- [Requirement]: Rewrite these records with "Pair" switched to "Set" everywhere it occurs, keeping everything else unchanged. Leave out the pictures.
***
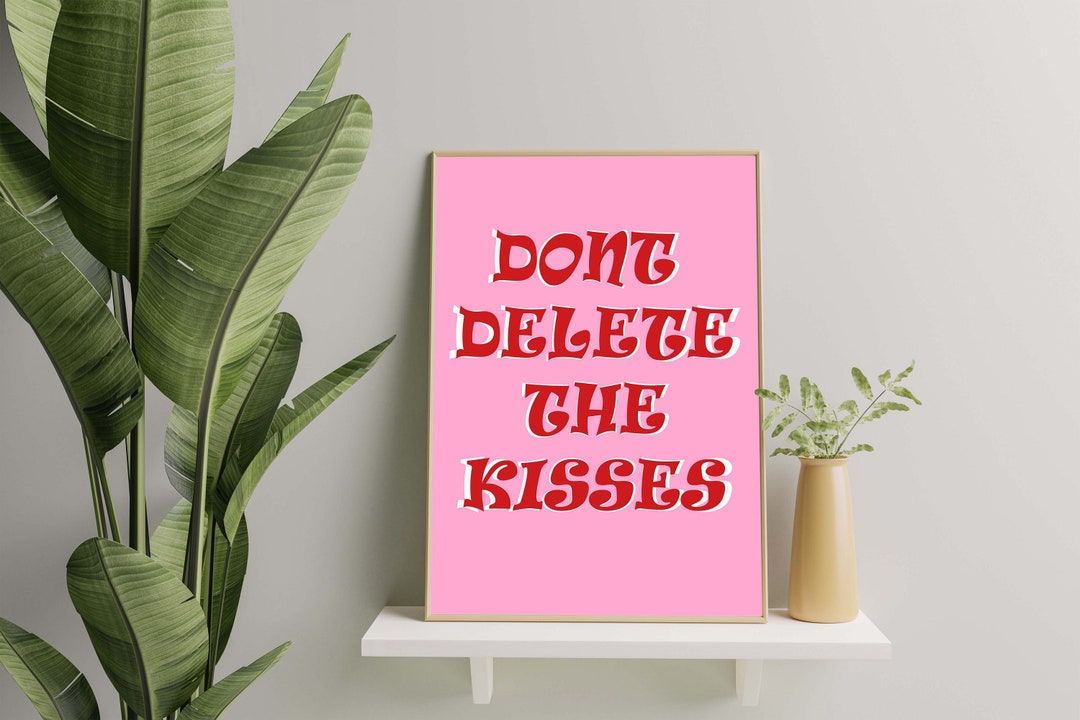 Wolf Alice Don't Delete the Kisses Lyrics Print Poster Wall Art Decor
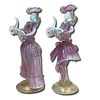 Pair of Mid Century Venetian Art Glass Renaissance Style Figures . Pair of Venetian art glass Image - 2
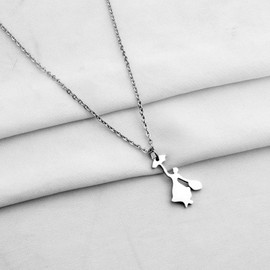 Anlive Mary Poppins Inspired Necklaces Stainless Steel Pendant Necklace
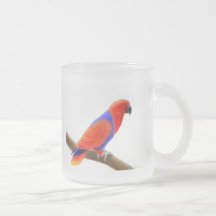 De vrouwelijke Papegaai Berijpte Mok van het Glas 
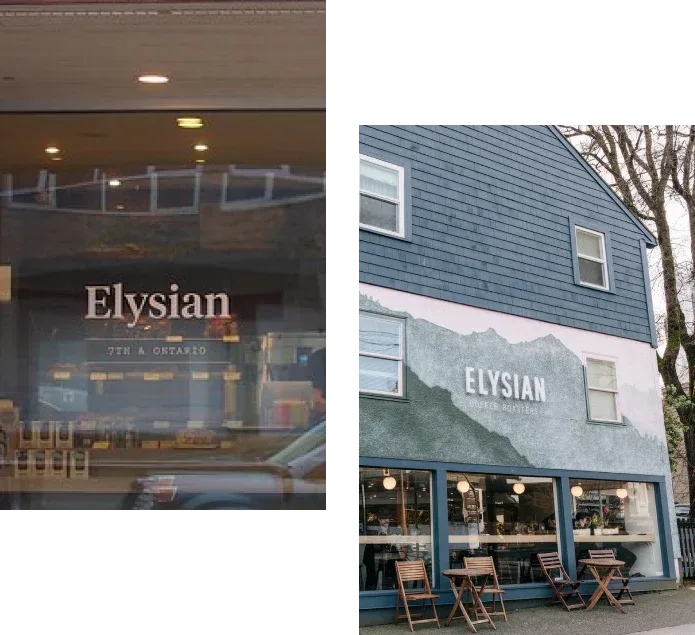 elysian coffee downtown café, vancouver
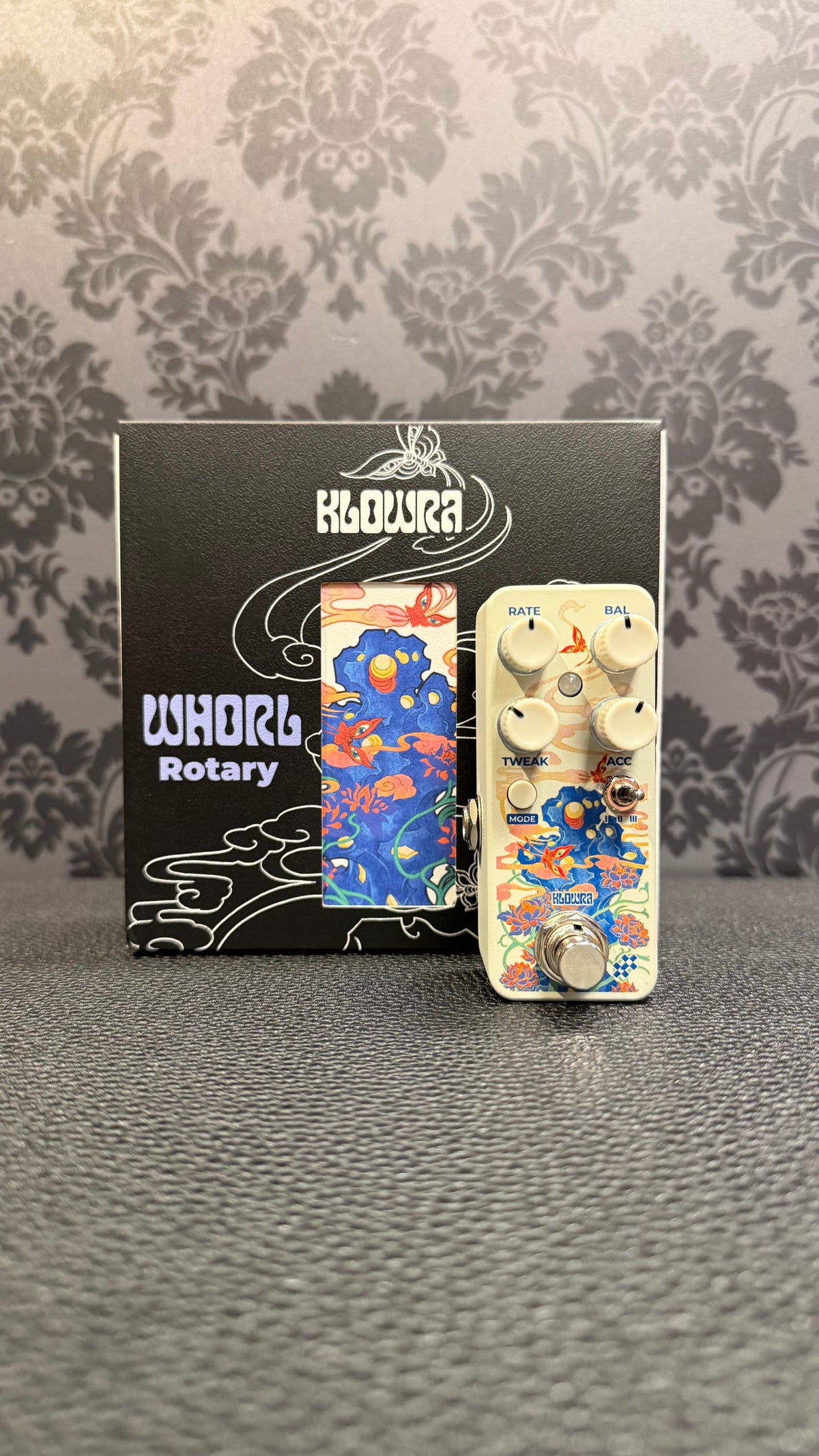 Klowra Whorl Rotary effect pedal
***
- [Task result]:
 Wolf Alice Don't Delete the Kisses Lyrics Print Poster Wall Art Decor
 Set of Mid Century Venetian Art Glass Renaissance Style Figures . Set of Venetian art glass Image - 2
 Anlive Mary Poppins Inspired Necklaces Stainless Steel Pendant Necklace
 De vrouwelijke Papegaai Berijpte Mok van het Glas 
 elysian coffee downtown café, vancouver
 Klowra Whorl Rotary effect pedal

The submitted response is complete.